When doubt like this creeps in, trust collapses — first between individuals and then across communities. So yes, digital makes dishonesty effortless.
That’s why analog is the ideal counterpoint. It makes dishonesty harder and forces us to be honest. When we write by hand, those are our words. When we shoot on film, those 36 frames represent our choices about what mattered enough to capture. When we sketch a design on paper, the process is evident.
Analog work carries proof of itself.
It allows us to trust one another without having to investigate whether we’re being honest. This matters because we don’t get to opt out of the community. We depend on being able to trust that people are who they claim to be, that their work represents their actual ability, and that their ideas are genuinely theirs.

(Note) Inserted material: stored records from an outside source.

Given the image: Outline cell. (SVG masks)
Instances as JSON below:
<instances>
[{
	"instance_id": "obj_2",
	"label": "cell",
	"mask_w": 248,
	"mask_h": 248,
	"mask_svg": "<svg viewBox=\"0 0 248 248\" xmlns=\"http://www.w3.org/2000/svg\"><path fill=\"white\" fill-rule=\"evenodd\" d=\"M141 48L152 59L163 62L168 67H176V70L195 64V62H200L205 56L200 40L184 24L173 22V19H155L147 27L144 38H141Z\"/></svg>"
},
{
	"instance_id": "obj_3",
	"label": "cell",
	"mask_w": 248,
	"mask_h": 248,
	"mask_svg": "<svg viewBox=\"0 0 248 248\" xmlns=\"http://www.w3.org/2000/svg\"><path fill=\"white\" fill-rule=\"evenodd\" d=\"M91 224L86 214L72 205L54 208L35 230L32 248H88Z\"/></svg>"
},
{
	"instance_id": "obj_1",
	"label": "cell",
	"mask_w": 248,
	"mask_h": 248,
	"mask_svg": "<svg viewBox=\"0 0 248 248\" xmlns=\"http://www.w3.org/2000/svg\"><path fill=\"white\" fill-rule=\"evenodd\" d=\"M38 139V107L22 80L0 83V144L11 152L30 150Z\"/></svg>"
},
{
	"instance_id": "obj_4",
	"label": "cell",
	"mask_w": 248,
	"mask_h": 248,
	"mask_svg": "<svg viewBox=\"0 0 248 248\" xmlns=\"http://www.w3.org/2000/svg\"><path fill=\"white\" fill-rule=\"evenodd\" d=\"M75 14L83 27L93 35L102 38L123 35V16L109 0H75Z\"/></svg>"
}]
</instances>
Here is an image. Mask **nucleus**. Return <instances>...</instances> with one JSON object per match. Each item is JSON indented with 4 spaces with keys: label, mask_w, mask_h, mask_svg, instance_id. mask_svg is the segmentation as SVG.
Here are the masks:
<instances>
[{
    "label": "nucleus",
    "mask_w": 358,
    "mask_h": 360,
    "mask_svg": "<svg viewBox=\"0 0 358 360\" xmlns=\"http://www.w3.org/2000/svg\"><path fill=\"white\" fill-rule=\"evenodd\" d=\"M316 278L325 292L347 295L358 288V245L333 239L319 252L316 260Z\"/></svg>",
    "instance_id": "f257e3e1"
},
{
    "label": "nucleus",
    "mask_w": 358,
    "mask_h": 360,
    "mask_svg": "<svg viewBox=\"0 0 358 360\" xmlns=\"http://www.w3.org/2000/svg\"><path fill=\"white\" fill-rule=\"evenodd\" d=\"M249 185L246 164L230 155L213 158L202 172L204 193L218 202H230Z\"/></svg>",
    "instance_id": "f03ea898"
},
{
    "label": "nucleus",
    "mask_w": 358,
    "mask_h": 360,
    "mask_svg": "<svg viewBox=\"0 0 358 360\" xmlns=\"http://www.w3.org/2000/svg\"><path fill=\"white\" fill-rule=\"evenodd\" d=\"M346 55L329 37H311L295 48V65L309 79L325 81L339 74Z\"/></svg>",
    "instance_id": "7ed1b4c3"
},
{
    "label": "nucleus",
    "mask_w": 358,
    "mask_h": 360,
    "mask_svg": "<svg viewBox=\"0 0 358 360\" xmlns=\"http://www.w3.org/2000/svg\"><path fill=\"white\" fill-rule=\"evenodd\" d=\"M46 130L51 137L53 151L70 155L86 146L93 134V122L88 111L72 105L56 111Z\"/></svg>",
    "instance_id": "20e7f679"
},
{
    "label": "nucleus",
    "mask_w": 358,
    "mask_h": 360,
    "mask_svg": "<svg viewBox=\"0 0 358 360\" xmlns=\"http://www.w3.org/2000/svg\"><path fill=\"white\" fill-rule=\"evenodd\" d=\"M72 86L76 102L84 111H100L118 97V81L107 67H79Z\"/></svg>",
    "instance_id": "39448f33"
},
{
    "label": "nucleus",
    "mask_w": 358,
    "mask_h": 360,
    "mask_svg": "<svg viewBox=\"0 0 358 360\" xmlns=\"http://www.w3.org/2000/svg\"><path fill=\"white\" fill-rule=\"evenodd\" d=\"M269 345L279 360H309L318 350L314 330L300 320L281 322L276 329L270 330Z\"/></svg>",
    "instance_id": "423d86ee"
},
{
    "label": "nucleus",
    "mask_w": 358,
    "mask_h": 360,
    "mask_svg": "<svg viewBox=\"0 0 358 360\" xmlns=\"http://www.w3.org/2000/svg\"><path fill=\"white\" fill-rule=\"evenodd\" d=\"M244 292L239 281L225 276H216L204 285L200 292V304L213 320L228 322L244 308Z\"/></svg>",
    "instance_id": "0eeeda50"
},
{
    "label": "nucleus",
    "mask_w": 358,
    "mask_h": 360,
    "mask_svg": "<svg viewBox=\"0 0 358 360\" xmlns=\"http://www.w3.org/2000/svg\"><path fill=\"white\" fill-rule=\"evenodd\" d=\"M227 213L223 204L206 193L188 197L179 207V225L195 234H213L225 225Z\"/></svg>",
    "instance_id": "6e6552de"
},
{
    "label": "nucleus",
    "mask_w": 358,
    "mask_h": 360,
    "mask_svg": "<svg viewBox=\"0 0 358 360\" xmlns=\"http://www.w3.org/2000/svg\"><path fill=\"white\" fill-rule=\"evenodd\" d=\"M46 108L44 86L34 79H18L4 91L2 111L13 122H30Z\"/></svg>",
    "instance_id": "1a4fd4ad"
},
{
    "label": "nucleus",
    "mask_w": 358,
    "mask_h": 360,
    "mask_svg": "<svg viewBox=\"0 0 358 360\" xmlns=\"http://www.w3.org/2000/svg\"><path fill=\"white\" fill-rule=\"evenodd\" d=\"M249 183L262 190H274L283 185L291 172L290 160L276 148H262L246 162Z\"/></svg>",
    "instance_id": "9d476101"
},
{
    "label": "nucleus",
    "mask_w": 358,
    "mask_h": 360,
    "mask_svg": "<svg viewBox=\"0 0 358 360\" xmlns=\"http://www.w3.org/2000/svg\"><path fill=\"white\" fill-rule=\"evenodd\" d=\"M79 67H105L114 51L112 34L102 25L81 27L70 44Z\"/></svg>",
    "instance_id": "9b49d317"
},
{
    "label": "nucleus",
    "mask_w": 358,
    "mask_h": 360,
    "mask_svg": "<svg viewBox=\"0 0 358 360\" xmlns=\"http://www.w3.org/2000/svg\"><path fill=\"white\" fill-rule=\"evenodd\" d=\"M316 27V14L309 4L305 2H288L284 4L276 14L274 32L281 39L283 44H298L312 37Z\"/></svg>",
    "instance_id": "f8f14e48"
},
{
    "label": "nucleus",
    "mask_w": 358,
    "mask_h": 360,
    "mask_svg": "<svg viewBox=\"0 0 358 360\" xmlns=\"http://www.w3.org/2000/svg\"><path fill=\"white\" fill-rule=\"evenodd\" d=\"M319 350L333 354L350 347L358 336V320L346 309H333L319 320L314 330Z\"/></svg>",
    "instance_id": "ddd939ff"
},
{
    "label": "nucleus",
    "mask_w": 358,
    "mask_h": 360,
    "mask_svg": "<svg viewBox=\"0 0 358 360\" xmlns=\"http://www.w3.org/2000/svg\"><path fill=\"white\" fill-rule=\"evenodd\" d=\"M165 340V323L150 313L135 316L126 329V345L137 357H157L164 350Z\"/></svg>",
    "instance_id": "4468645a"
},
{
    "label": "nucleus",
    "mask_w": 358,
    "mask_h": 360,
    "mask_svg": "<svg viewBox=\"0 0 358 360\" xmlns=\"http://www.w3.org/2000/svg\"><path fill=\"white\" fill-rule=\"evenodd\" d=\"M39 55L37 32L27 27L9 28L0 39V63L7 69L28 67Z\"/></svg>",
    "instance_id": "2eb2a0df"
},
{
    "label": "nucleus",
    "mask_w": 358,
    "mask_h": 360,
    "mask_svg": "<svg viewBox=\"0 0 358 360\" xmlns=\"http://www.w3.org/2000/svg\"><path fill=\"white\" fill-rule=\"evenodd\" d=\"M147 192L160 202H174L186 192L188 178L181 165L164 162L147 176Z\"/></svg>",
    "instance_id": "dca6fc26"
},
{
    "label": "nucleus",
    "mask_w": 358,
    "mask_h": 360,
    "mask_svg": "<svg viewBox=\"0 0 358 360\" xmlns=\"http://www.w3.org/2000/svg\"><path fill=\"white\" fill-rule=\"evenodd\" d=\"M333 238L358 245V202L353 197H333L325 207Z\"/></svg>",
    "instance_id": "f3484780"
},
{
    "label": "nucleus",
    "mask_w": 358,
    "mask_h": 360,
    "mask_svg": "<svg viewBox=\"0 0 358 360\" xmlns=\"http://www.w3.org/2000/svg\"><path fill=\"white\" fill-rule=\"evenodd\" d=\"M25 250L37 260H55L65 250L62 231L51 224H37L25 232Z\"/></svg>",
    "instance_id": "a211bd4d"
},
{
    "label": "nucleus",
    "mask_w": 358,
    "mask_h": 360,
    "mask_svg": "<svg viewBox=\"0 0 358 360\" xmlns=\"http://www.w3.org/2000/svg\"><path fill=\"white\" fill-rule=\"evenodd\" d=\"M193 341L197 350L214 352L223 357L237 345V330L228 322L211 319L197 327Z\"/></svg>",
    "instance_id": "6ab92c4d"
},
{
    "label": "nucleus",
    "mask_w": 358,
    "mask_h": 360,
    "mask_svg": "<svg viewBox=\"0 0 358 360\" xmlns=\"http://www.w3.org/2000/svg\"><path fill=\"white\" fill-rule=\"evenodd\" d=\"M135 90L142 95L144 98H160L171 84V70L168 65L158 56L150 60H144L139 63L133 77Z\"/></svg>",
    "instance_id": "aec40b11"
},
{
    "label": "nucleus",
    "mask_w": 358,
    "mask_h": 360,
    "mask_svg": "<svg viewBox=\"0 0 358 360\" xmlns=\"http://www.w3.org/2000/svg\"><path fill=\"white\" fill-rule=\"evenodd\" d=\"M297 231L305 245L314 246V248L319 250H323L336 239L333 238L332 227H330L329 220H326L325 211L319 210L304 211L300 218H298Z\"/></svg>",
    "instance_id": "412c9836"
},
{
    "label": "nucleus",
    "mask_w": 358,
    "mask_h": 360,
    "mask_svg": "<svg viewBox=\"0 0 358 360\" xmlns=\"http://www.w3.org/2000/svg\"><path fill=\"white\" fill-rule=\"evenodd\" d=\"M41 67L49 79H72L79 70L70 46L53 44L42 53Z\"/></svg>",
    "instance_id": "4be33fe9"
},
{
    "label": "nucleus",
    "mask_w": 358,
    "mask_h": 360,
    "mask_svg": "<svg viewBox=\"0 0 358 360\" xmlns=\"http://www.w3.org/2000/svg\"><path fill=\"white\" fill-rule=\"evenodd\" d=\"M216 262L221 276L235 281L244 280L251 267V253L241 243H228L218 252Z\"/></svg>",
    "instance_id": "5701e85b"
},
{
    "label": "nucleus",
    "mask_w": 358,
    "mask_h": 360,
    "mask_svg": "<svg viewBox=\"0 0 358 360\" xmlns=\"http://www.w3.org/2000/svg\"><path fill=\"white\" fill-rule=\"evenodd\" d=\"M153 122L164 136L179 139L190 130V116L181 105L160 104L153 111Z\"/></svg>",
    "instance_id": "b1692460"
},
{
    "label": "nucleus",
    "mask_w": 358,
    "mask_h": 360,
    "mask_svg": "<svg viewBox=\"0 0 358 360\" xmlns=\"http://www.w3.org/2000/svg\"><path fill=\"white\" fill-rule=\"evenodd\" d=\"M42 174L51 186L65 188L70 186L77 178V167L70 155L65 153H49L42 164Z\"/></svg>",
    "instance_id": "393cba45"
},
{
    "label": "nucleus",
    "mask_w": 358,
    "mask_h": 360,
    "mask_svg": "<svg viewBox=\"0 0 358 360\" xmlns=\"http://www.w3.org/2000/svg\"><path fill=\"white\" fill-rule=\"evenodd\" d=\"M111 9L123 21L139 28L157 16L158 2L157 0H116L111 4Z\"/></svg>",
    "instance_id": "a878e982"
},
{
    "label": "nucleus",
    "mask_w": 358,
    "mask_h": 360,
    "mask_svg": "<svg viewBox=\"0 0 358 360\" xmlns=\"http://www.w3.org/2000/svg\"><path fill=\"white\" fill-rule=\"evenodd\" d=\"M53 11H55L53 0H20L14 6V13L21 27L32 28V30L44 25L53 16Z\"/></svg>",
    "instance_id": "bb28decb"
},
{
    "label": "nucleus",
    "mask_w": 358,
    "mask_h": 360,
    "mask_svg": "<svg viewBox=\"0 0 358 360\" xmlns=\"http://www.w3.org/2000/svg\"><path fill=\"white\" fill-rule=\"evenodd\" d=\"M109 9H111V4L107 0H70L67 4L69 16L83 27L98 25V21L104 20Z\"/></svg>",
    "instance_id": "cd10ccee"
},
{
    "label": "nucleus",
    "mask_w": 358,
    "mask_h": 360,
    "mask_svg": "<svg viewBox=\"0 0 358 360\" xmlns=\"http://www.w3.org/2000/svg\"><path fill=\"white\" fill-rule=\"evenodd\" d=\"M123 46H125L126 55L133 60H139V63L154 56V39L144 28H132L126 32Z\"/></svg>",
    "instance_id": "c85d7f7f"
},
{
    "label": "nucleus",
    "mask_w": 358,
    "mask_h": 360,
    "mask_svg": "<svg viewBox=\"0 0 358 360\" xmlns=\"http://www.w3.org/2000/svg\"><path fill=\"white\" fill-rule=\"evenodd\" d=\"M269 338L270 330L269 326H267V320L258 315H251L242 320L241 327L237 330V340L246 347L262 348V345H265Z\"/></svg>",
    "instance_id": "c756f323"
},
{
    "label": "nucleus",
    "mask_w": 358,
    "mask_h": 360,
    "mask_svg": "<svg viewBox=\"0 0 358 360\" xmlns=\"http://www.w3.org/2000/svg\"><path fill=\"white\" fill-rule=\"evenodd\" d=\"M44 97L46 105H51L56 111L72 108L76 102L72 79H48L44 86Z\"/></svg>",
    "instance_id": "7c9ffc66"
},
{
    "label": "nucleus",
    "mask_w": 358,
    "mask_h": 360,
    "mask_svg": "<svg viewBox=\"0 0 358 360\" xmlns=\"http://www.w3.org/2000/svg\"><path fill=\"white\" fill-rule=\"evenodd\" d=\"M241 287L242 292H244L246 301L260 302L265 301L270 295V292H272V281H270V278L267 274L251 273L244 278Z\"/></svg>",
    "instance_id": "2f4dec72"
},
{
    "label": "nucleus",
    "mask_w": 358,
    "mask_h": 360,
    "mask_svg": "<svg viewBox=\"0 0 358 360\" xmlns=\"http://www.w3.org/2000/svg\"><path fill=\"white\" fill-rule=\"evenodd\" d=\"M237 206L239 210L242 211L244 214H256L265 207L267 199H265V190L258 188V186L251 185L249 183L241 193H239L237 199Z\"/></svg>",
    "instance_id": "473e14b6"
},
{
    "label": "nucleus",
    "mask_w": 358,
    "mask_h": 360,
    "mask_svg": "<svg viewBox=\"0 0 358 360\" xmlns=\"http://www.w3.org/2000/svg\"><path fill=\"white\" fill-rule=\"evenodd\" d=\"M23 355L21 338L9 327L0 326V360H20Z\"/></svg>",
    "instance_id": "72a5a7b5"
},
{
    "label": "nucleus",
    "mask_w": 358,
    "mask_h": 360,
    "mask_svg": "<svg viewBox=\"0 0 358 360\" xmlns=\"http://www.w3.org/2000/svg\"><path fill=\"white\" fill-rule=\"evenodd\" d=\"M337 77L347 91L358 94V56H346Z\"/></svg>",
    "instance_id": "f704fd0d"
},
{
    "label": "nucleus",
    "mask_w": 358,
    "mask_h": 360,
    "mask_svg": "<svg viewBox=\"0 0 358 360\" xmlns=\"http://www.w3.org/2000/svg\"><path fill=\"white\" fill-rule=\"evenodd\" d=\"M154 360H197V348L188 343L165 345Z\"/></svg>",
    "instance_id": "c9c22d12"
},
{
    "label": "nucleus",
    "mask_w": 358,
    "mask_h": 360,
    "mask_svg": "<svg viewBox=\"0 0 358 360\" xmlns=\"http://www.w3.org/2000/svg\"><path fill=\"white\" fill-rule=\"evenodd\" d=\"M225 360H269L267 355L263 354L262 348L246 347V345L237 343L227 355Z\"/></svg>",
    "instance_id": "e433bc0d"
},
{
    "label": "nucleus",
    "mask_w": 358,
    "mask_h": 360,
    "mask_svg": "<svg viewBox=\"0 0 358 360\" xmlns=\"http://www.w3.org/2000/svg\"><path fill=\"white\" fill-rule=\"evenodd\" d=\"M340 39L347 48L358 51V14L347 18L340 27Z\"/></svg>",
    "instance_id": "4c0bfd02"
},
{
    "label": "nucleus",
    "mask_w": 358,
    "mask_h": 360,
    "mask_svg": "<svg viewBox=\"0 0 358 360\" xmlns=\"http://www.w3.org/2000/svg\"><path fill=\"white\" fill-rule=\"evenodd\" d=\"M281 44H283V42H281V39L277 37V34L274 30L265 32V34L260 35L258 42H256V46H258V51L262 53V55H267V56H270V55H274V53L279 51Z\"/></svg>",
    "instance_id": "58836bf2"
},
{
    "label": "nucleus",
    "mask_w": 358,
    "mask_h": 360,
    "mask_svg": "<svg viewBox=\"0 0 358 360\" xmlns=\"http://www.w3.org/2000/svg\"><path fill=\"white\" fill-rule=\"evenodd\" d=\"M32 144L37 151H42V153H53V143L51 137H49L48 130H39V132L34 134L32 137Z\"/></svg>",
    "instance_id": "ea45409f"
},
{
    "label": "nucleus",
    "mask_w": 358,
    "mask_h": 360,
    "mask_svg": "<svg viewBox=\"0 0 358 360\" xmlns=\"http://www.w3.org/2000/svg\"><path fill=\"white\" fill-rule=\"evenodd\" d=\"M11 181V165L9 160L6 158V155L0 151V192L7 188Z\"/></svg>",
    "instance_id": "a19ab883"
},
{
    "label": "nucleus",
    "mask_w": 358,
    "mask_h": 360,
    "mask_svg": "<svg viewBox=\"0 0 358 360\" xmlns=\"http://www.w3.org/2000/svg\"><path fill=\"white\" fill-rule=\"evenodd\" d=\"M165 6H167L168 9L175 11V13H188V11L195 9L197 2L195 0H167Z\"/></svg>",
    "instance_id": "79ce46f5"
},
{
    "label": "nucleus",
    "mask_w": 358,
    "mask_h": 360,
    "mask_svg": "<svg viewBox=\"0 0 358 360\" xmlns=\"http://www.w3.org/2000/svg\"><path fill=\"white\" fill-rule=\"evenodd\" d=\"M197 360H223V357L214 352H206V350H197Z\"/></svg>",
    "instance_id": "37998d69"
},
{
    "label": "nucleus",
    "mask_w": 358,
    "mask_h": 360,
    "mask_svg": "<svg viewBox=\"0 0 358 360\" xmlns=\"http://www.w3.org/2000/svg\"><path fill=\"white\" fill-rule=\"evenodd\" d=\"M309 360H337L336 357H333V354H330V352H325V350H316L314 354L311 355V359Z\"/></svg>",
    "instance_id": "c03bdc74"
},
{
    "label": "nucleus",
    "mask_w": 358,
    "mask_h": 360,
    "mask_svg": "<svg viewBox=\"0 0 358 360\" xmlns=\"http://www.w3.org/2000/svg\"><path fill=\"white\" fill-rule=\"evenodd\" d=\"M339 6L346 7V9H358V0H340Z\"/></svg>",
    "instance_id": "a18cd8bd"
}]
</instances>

When that trust disappears, everything that requires cooperation — education, creative work, or professional projects — becomes impossible or deeply degraded.
The Best of Both Worlds?
There was a time when digital meant being excited about emails from friends, not frustrated about endless spam emails we didn’t sign up for.
It meant late-night movie marathons with the whole family, not siloed entertainment with separate Netflix accounts. It meant burning CDs to make mixtapes for someone you cared about, not algorithmically generated playlists that guess what you want to hear.
Then, in the blink of an eye, passivity was marketed as progress, and things quickly went downhill.
But if we go a little bit back to the future, there is a middle ground where the two worlds can co-exist. The internet does not have to be this bad. Digital life does not have to be the antithesis of real life. It can be an ally.
However, until the tech bros dial down their avarice and learn to make better decisions (better for everyone, not just for a select few), the analog renaissance will be here to save the day.